Code and Software

Overview

Research is increasingly defined not just by the data collected, but by the code used to analyze it. Curating code is distinct from curating data; it requires ensuring reproducibility, readability, and security. This section provides tools to inspect code files, whether they are interactive notebooks or standalone scripts.

Key Objectives:

  1. Reproducibility: We identify dependencies (libraries, packages) to ensure the environment can be recreated.
  2. Cleanliness: We check for absolute paths (e.g., C:/Users/Daniel/...) that prevent the code from running on other machines.
  3. Security: We scan for potential leaks of sensitive information, such as API tokens or personal identifiers embedded in the code.

Supported Formats

Jupyter Notebooks (.ipynb)

Interactive notebooks found in Python, R, and Julia research pipelines. - Our Approach: We parse the internal JSON structure to extract kernel information and checking for uncleared output cells that may bloat the file or contain sensitive data.
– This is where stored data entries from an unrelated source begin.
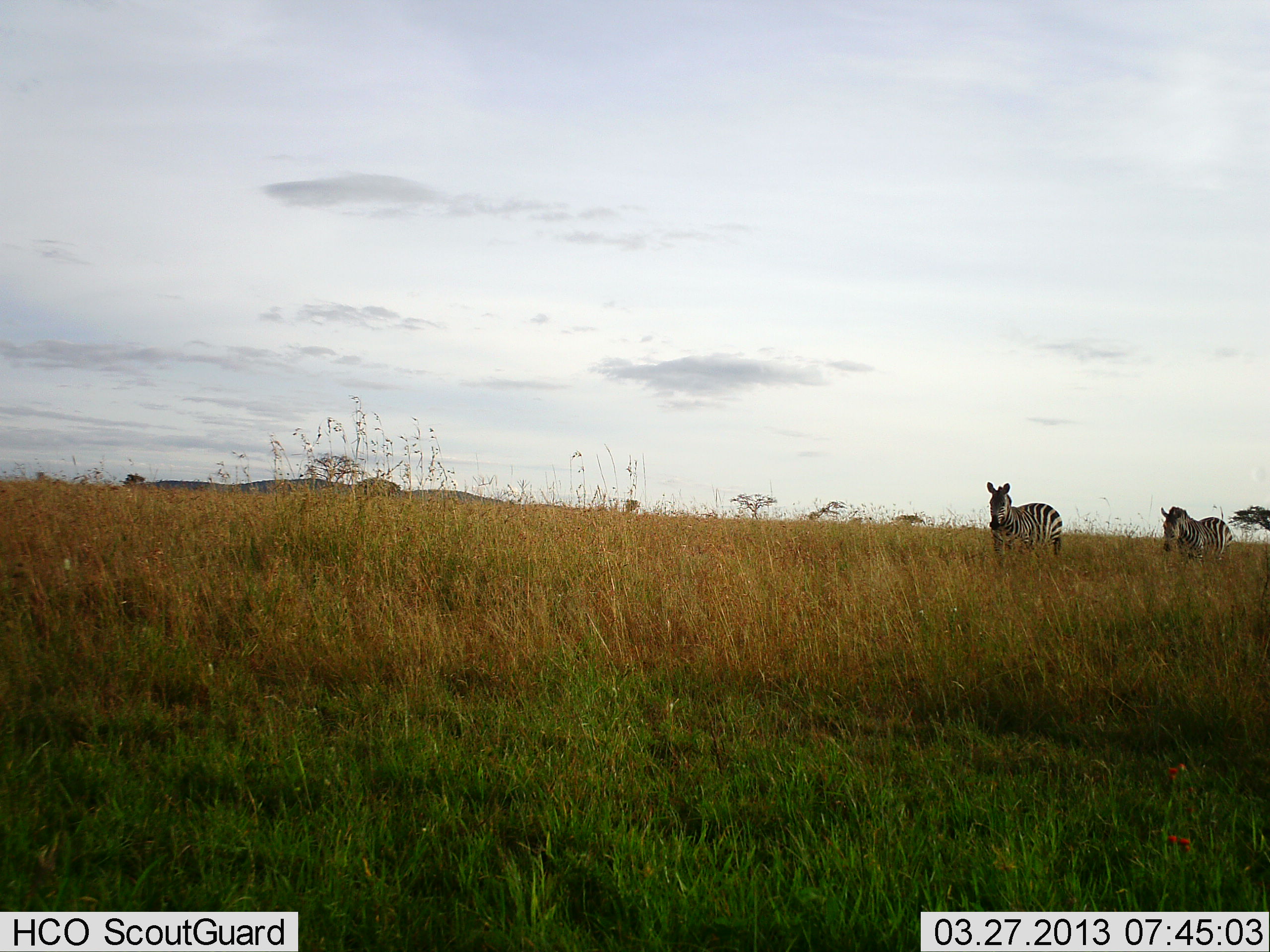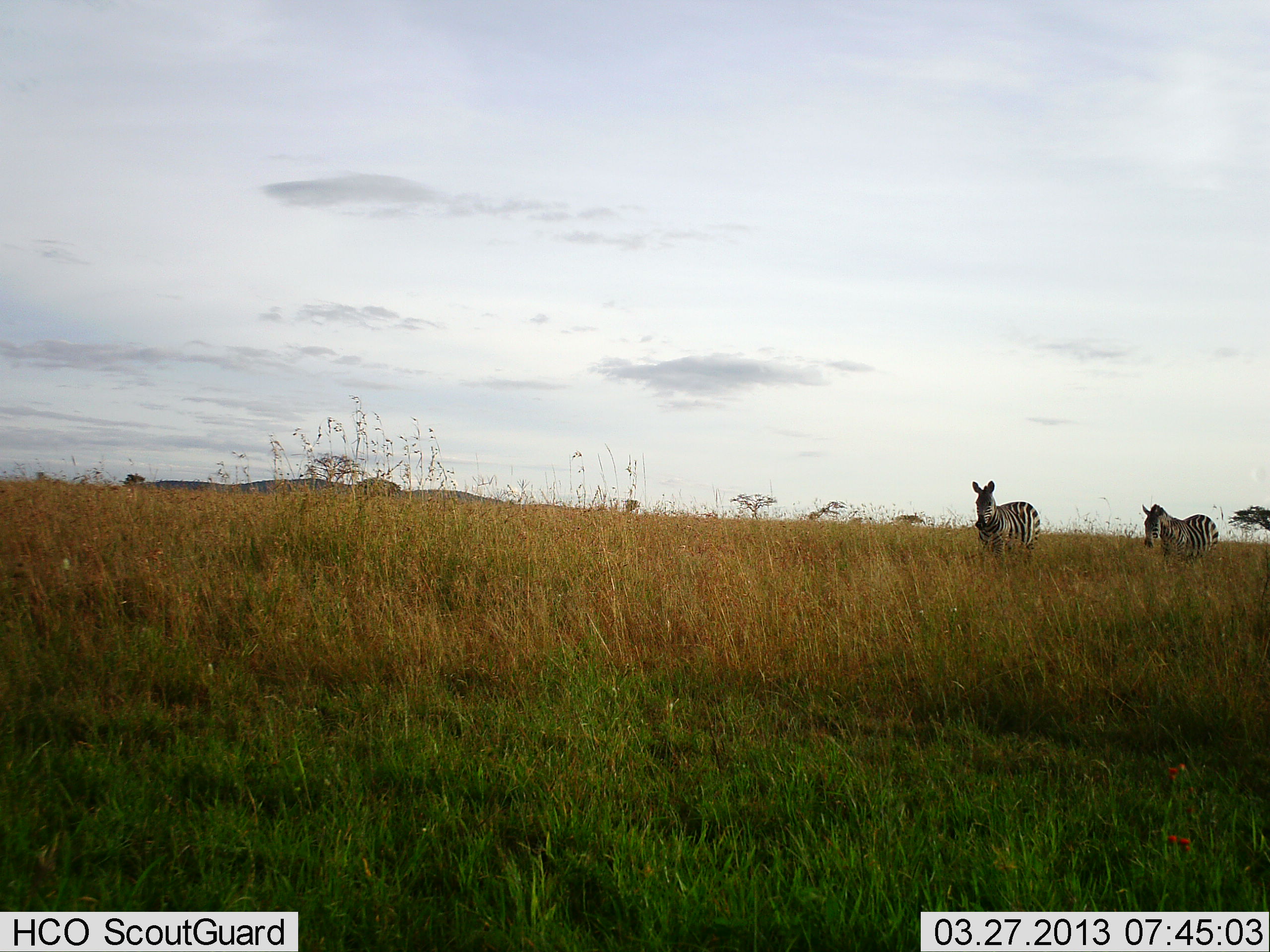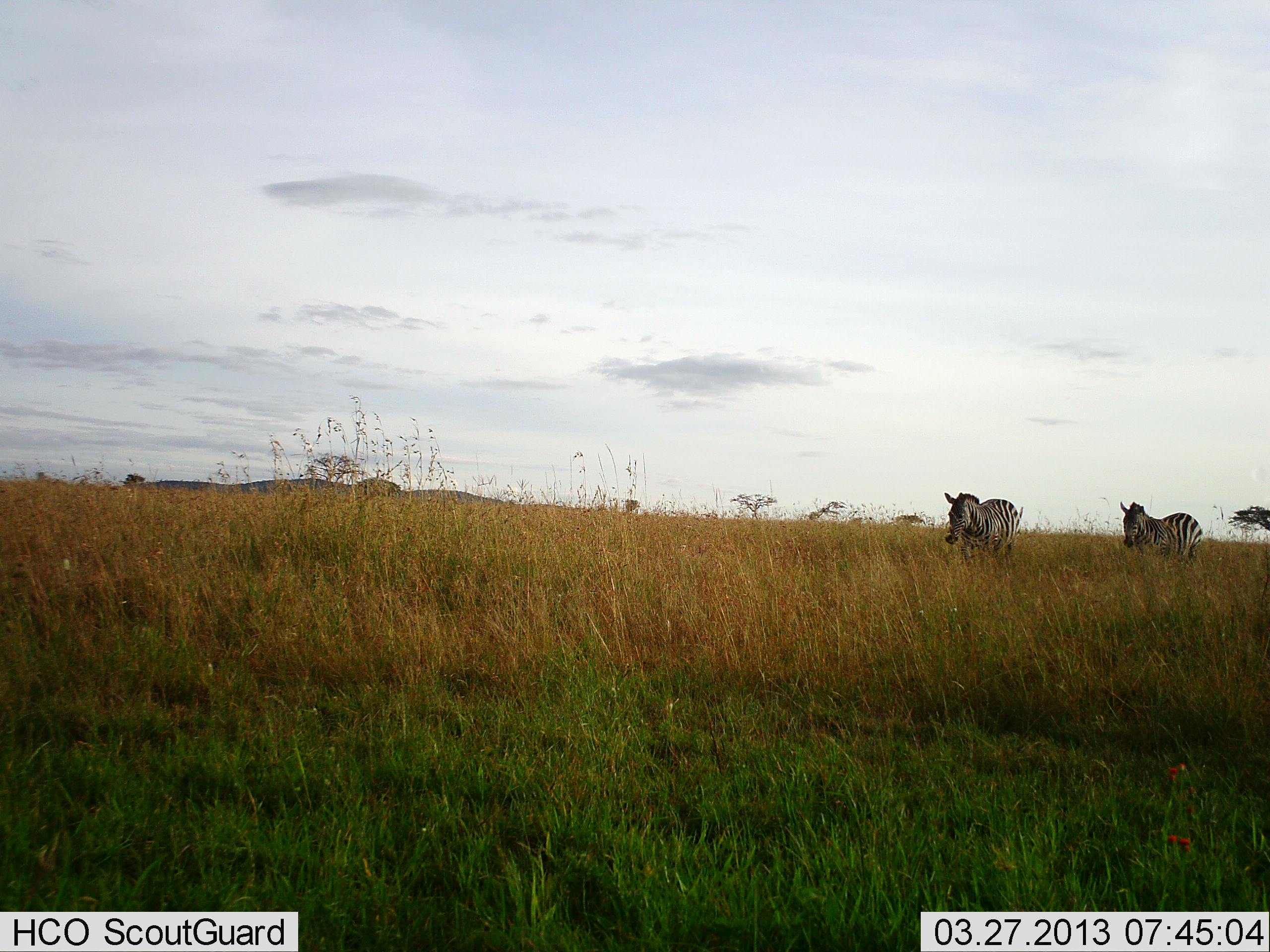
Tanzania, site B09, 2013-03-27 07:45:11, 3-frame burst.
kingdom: Animalia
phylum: Chordata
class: Mammalia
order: Perissodactyla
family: Equidae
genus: Equus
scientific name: Equus quagga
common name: plains zebra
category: zebra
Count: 2.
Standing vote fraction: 19%.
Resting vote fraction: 0%.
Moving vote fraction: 81%.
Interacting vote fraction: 0%.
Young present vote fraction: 0%.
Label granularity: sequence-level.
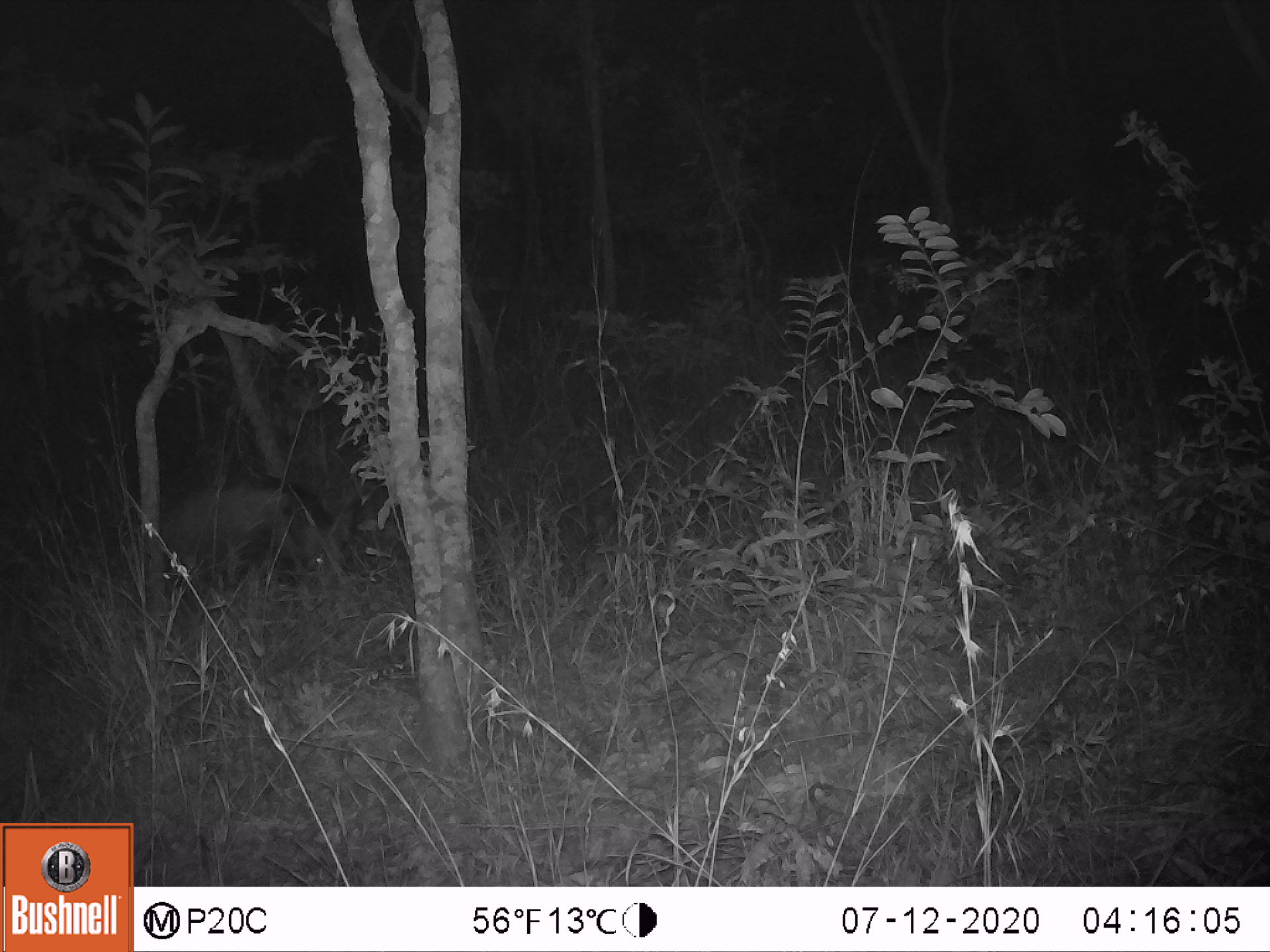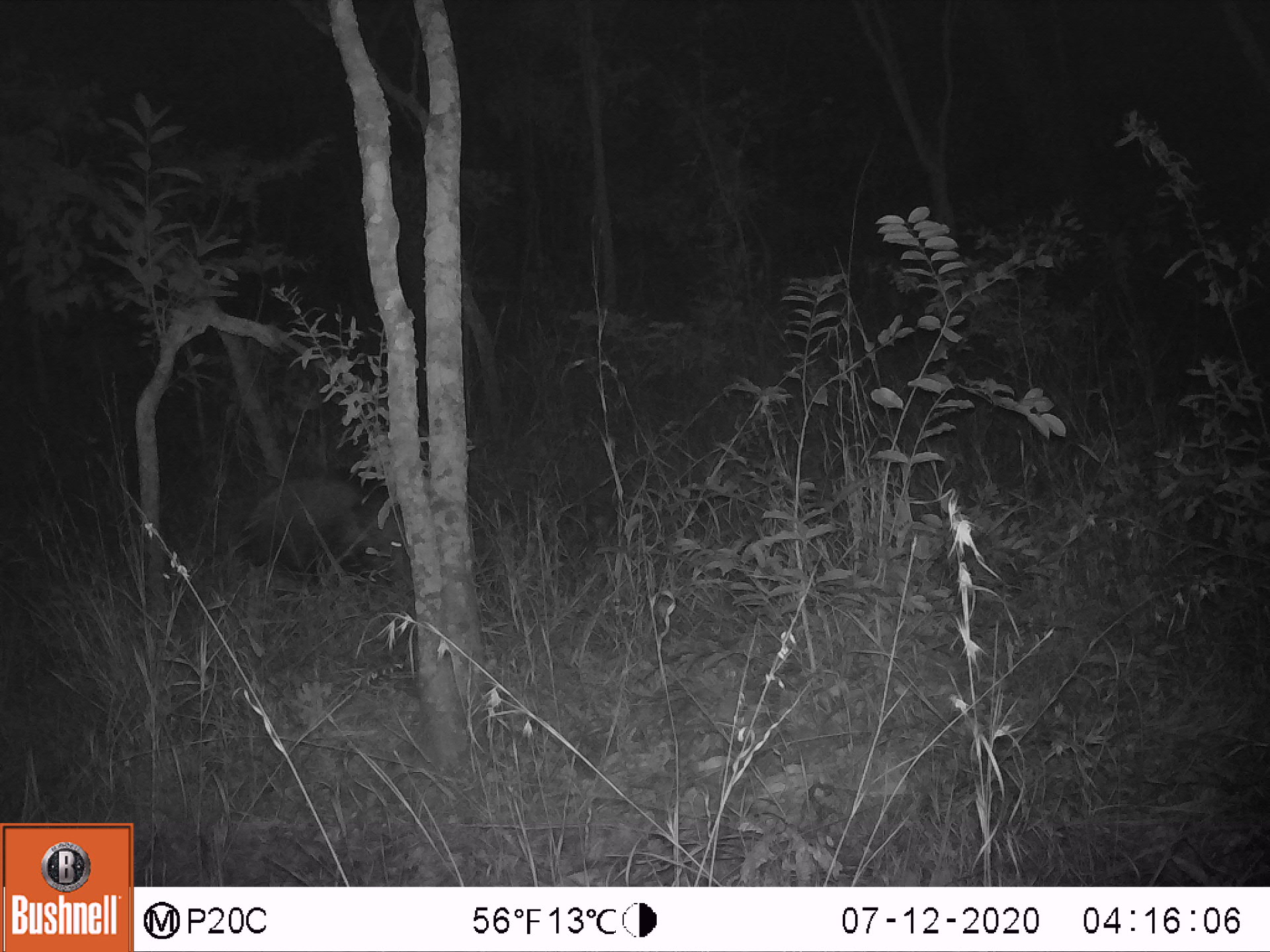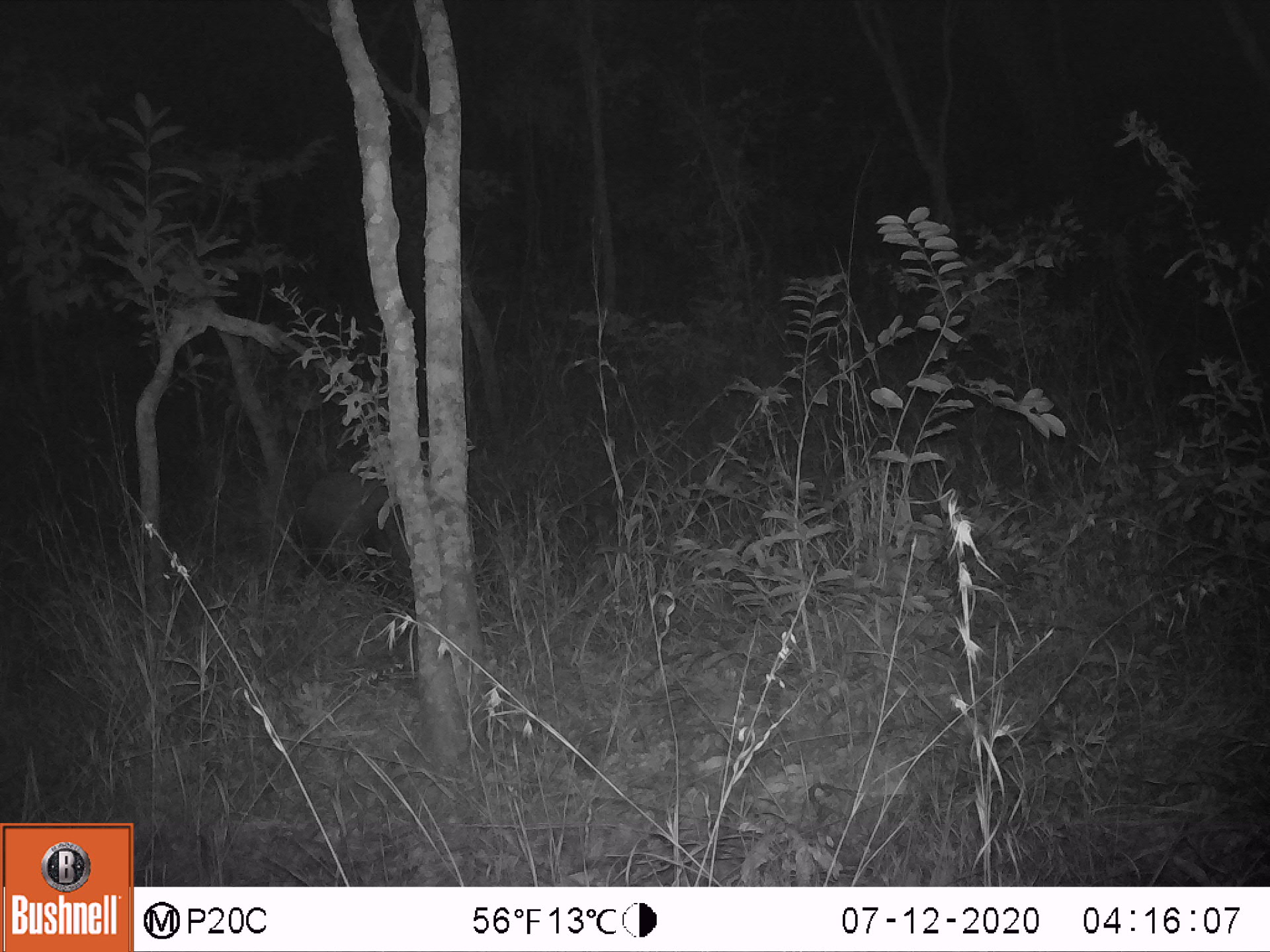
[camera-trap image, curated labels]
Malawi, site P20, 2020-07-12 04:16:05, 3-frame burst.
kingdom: Animalia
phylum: Chordata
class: Mammalia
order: Artiodactyla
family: Suidae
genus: Potamochoerus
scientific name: Potamochoerus larvatus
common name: bushpig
Bushpig (Potamochoerus larvatus), count 1.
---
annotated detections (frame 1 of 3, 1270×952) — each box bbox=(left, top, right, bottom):
bushpig: bbox=(154, 478, 360, 612)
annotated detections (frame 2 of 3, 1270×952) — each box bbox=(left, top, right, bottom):
bushpig: bbox=(240, 468, 414, 586)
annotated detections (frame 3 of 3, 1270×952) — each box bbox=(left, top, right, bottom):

R and Quarto Scripts (.R, .qmd)

The standard for reproducible research in the R ecosystem. - Our Approach: We scan the text content to list all loaded packages and verify that file paths are relative, not absolute.

Common Curation Challenges

  • “Works on My Machine”: The most common issue in code curation. By flagging absolute paths and listing dependencies, we help bridge the gap between the researcher’s environment and the archive.
  • Hidden State: Notebooks often contain variables in memory that aren’t explicitly saved. We encourage restarting the kernel and running all cells to ensure the “Code” actually produces the “Output”.